Tarefas a realizar:
#1 Diga se cada afirmação está de acordo com o texto sobre a falta de cartões no Metro, respondendo sim ou não e citando as palavras do texto que decidem a resposta: (a) O Metro indicou um prazo para repor a venda automática de cartões. (b) Nas máquinas automáticas ainda é possível carregar cartões. (c) O processamento de cartões urgentes nos postos de venda subiu de 1000 para 1500 por dia.
#2 Transcreva sem alterações, do texto sobre a falta de cartões no Metro, a parte que abre com as palavras que contêm "A semana passada, Tiago" e fecha com "a ser feito.".

#### Texto em estudo

Metro sem data para reposição de cartões nas máquinas

Empresa está a usar o stock ainda existente de cartões Lisboa Viagem, para venda automática, nas estações de maior afluência. Mas não tem prazo para resolver problema

Sem avançar qualquer prazo para a reposição da normalidade na venda automática dos cartões Viva Viagem, o Metropolitano diz que está a gerir os stocks ainda disponíveis para minimizar os efeitos nas estações de maior afluência.

Em causa está uma quebra no fornecimento dos cartões nas máquinas automáticas - que usam um sistema específico, em rolo, que não está a ser reposto, devido a falhas na produção. Para fazer face ao problema o Metro de Lisboa garante que, nesta altura, estão em funcionamento postos de venda dos títulos ocasionais "em todas as estações". Já quanto às máquinas "o stock existente está a ser gerido tendo em vista a melhor articulação possível entre a venda em máquinas automáticas e nos postos de venda assistida, nas estações de maior procura", diz a empresa, em resposta a questões do DN.

A semana passada, Tiago Farias, presidente da Transportes de Lisboa (que agrega Metro, Carris e Transtejo), avançou que 100 das 280 máquinas estavam já sem cartões. Questionada pelo DN sobre o número atual, a empresa respondeu que este valor é "volátil", dado o recarregamento que ainda está a ser feito.

O problema com a emissão de cartões pelas máquinas automáticas (o carregamento continua a ser possível) vem juntar-se a um outro que, nas últimas semanas, tem provocado enormes filas nas estações do Marquês de Pombal e do Campo Grande - os milhares de pedidos de passes urgentes (que são feitos num dia) dos estudantes que estão iniciar o ano letivo. O metro diz que, desde ontem, está "processar mais 50% de cartões urgentes por dia" - "No conjunto dos postos de venda do Metro (Marquês de Pombal e Campo Grande), da Carris (Santo Amaro e Arco do Cego) e Transtejo (Cais do Sodré), passamos do processamento total de 1000 cartões Lisboa Viva urgentes por dia para 1500". O metro acrescenta, no entanto, que face ao grande afluxo de pessoas aos postos de vendas "por muito que se reforcem os meios, as filas são difíceis de evitar". E garante que, durante este mês e no próximo, há mais funcionários no atendimento. Certo é que, em ambas as estações, é habitual estar aberto apenas um posto de atendimento.

########
#### Conteúdo da listagem

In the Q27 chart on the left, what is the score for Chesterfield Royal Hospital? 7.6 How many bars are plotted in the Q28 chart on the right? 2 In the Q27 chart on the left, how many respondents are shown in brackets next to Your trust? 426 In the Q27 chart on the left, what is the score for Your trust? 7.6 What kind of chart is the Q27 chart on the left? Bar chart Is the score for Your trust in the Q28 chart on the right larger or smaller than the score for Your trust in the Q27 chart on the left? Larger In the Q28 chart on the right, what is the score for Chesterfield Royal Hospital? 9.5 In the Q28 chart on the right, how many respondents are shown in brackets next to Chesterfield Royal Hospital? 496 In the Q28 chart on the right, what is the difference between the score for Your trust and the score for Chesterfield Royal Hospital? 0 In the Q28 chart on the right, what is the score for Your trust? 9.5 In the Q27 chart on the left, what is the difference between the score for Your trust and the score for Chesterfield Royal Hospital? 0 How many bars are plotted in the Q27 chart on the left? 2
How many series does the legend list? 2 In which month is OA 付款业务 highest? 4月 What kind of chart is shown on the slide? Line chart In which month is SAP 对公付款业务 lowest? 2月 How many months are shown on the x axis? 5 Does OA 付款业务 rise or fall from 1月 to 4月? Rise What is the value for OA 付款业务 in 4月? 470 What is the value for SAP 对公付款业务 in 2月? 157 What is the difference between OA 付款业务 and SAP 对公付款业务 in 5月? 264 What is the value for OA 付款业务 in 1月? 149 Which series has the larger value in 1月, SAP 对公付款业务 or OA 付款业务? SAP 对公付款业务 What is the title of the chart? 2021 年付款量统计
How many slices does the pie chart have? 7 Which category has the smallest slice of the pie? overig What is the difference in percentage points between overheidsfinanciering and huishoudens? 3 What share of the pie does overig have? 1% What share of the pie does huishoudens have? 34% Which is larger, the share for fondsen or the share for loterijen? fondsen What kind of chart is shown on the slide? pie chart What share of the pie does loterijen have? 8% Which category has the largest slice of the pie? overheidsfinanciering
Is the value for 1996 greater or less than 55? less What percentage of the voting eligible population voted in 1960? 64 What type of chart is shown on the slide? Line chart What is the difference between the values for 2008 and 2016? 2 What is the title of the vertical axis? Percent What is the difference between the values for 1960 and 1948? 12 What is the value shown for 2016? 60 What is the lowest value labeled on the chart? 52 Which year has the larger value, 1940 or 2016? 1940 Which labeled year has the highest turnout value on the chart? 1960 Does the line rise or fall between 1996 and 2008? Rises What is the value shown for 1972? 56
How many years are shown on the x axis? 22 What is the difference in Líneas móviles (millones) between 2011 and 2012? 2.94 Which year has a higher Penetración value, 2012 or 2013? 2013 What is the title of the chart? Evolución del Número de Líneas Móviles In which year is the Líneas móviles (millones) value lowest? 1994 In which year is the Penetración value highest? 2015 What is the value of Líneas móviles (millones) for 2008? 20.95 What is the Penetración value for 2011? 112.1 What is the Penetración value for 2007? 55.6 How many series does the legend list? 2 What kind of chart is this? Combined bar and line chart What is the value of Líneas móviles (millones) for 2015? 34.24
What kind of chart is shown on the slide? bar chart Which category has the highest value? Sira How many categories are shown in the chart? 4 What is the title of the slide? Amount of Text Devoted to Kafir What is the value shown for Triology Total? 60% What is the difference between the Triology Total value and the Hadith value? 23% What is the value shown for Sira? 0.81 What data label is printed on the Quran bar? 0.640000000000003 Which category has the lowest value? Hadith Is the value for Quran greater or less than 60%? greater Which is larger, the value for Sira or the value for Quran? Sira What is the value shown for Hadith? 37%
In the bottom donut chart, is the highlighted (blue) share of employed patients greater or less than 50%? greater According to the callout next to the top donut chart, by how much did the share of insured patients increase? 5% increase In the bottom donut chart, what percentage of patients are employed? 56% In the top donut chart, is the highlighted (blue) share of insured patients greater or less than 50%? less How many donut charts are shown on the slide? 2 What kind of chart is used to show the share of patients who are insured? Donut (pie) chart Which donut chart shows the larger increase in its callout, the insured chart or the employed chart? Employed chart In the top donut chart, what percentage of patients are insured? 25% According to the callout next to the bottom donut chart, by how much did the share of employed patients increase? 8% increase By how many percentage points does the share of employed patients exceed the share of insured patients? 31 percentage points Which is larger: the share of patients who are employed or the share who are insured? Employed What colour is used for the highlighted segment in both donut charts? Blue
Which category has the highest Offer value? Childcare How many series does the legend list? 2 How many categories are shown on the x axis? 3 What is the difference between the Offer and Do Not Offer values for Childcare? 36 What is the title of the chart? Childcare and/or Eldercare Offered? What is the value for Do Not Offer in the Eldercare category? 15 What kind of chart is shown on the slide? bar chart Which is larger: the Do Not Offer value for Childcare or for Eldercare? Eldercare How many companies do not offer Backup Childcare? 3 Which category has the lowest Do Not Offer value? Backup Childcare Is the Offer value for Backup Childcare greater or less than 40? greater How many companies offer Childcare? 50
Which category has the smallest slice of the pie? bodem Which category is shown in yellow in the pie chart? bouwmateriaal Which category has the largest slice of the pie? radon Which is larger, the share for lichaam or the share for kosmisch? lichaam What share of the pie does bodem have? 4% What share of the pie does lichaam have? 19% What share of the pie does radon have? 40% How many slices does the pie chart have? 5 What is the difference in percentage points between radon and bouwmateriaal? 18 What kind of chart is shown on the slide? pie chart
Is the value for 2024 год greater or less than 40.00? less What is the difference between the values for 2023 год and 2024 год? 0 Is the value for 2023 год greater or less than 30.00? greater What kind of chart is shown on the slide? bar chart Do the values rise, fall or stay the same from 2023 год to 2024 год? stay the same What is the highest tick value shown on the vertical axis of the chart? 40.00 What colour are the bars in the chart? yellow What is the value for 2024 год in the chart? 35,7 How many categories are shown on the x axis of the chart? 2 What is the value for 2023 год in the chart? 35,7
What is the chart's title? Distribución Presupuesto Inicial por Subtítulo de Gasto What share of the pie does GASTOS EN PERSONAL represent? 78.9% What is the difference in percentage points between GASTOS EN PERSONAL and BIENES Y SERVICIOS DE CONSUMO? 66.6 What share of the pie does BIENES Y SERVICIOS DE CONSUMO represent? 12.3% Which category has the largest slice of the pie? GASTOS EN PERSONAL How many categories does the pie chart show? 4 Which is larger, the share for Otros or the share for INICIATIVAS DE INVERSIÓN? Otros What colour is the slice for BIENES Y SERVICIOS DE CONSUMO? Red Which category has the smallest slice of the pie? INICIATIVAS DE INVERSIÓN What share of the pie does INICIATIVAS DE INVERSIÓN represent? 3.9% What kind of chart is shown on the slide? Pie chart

########

Soluções das tarefas:
#1
(a) Não: "Sem avançar qualquer prazo para a reposição da normalidade na venda automática dos cartões Viva Viagem"
(b) Sim: "(o carregamento continua a ser possível)"
(c) Sim: "passamos do processamento total de 1000 cartões Lisboa Viva urgentes por dia para 1500"

#2
A semana passada, Tiago Farias, presidente da Transportes de Lisboa (que agrega Metro, Carris e Transtejo), avançou que 100 das 280 máquinas estavam já sem cartões. Questionada pelo DN sobre o número atual, a empresa respondeu que este valor é "volátil", dado o recarregamento que ainda está a ser feito.